18.   The Uniformity Clause does not, however, require that each taxpayer in a particular class pay the same dollar amount in taxes, only that the tax obligation imposed by a particular tax be borne evenly by each member of the class. The actual amounts paid by each taxpayer will, of course, vary based on the actual value of his or her income or property subject to the tax. See Turco Paint, 184 A. at 40 (“[T]he same [tax], when applied to the same subject-matter, does not make the tax graded [in violation of the Uniformity Clause] simply because of the fact that one association, owning more of the particular taxable subject-matter than another, pays, on this account, a greater sum total of tax.”).

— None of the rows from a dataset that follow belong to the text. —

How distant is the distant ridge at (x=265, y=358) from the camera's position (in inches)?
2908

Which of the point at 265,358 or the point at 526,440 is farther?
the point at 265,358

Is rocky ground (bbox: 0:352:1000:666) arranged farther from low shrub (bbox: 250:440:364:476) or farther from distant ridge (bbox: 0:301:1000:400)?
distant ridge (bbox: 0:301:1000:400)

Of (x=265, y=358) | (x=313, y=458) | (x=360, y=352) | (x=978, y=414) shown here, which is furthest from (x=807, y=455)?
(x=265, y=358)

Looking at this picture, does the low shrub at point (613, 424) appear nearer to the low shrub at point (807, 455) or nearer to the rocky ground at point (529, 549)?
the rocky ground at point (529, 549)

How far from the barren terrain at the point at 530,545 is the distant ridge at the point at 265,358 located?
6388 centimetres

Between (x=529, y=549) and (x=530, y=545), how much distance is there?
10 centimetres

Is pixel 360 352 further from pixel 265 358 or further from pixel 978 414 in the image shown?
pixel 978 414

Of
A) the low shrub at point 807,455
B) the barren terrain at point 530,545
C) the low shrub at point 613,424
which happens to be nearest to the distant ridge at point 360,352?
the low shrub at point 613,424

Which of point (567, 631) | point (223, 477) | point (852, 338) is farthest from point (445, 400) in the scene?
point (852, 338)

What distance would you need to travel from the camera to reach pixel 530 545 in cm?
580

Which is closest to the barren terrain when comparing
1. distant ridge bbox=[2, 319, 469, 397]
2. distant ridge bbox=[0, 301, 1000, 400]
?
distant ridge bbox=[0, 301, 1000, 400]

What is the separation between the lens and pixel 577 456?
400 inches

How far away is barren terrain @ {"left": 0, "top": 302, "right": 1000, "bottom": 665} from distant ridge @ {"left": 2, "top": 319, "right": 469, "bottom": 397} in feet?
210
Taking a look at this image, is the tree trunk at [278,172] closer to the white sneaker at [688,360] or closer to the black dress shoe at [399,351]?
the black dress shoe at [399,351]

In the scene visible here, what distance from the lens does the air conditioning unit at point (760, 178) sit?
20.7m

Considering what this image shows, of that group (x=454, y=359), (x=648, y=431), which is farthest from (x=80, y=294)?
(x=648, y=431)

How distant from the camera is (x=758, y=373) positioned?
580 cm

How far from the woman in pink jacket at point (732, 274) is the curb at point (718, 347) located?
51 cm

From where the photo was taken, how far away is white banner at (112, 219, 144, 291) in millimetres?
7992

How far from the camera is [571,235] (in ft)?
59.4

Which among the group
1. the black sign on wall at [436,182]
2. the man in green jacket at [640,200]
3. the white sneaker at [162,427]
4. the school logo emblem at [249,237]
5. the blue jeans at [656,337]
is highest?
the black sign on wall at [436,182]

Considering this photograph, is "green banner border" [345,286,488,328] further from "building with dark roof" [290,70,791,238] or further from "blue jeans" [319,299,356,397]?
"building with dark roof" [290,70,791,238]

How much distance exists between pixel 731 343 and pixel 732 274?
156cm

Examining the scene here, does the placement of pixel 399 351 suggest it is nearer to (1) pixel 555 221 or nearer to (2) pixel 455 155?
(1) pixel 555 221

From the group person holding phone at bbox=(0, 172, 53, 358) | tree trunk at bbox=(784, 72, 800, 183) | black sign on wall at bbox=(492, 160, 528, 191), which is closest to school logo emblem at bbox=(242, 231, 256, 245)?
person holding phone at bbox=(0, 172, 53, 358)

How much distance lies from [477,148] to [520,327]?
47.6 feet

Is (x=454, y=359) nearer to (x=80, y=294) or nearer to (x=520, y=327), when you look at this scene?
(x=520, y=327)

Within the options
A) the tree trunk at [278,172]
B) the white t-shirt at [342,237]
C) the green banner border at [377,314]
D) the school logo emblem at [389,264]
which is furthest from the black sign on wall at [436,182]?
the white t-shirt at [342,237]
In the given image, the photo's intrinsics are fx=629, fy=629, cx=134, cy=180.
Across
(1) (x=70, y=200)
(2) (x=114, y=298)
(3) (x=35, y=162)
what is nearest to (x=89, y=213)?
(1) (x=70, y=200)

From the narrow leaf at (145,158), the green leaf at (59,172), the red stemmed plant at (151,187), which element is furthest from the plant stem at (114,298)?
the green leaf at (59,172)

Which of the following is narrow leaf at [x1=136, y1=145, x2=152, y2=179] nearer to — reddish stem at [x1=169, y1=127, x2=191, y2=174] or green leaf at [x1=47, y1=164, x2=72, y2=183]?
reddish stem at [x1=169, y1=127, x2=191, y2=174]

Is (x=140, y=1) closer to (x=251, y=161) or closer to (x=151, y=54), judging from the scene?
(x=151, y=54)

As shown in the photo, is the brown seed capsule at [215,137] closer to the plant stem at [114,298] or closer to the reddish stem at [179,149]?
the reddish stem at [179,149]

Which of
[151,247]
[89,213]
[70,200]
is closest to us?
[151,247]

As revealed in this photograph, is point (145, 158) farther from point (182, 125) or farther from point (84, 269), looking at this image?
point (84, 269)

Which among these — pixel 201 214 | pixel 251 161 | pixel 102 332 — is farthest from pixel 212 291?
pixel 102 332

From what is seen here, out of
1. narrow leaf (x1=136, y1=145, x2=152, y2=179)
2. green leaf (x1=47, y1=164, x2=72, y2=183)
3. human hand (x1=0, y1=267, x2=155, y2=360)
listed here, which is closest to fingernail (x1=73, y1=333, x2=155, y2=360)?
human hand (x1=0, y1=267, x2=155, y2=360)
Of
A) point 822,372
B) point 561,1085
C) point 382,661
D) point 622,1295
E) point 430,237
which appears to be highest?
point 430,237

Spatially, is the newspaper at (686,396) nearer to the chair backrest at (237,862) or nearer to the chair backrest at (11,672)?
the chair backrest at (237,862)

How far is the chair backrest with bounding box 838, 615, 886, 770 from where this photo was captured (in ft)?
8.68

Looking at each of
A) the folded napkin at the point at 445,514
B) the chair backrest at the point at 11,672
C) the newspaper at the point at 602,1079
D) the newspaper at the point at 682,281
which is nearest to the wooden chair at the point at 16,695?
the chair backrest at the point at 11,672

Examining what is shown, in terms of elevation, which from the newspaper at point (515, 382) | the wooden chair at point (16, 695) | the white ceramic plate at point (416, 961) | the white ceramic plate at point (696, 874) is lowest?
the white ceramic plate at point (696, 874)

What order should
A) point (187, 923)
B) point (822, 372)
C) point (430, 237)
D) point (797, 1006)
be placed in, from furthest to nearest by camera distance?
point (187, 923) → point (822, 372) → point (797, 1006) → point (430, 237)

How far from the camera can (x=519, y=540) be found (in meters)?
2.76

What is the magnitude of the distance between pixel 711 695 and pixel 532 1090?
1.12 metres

19.   As further noted by Justice Pomeroy in his concurrence in Amidon, these personal exemptions were available only to individuals under the federal tax code which that version of the Pennsylvania personal income tax statute utilized, but not to corporations;  in his view this distinguished the matter from the Pennsylvania corporate net income tax at issue in Turco Paint and Warner Brothers which allowed all corporations to take the same deductions permitted them under the federal tax code. See Amidon, 279 A.2d at 67–69 (Pomeroy, J., concurring).

20.   Nextel has not previously argued, and does not presently allege, that the NLC is facially unconstitutional. However, as Judge Pellegrini noted in his dissent below, the distinction in this case is arguably a meaningless one, given that our decision has precedential value in future challenges to similar statutes.

21.   According to the Department, it has not granted any waiver of this statute of limitations and is aware of no taxpayer which took the net loss deduction in 2007 that is still subject to assessment. Commonwealth's Response to Nextel's Interrogatories, 6/27/14, at 7 (R.R. at 128a).

22.   Amici, the Council on State Taxation;  the Institute for Professionals in Taxation;  the Pennsylvania Business Council;  the Greater Philadelphia Chamber of Commerce;  the Greater Pittsburgh Chamber of Commerce;  and the Pennsylvania Chamber of Business and Industry, have endorsed the Commonwealth Court's remedy of eliminating the cap on net loss deductions entirely for 2007, and thereby awarding Nextel a refund of all taxes it paid that year. Amici aver that it is preferable as a matter of policy to allow every corporate taxpayer to fully deduct all of their net losses in 2007, as such a remedy provides uniformity and would make Pennsylvania's business climate competitive with other states that impose no cap on this deduction. Amici contend that the alternative, striking the $3 million flat cap and leaving the 12.5% cap, would result in a broad tax increase for small businesses who have relied on the flat cap to eliminate their tax burden.

23.   This section provides:§ 1925. Constitutional construction of statutesThe provisions of every statute shall be severable. If any provision of any statute or the application thereof to any person or circumstance is held invalid, the remainder of the statute, and the application of such provision to other persons or circumstances, shall not be affected thereby, unless the court finds that the valid provisions of the statute are so essentially and inseparably connected with, and so depend upon, the void provision or application, that it cannot be presumed the General Assembly would have enacted the remaining valid provisions without the void one;  or unless the court finds that the remaining valid provisions, standing alone, are incomplete and are incapable of being executed in accordance with the legislative intent.1 Pa.C.S. § 1925.

24.   Act of December 8, 1980, P.L. 1117, No. 195, § 2.

25.   Act of August 4, 1991, P.L. 97, No. 22, § 16.

26.   Act of June 16, 1994, P.L. 279, No. 48, § 10,

27.   The Revenue Department has indicated that it is not seeking the right to make additional assessments against any other taxpayer beyond the period of the statute of limitations, Department Reply Brief at 12 n.4, and our decision today does not confer such a right upon it.

1.   Act of March 4, 1971, P.L. 6, as amended, 72 P.S. § 7401(3)4. (c)(1)(A)(II).

2.   Pa. Const. art. VIII, § 1.


Chief Justice Saylor and Justices Donohue, Dougherty, Wecht and Mundy join the opinion. Justice Baer files a concurring opinion in which Justices Donohue and Wecht join.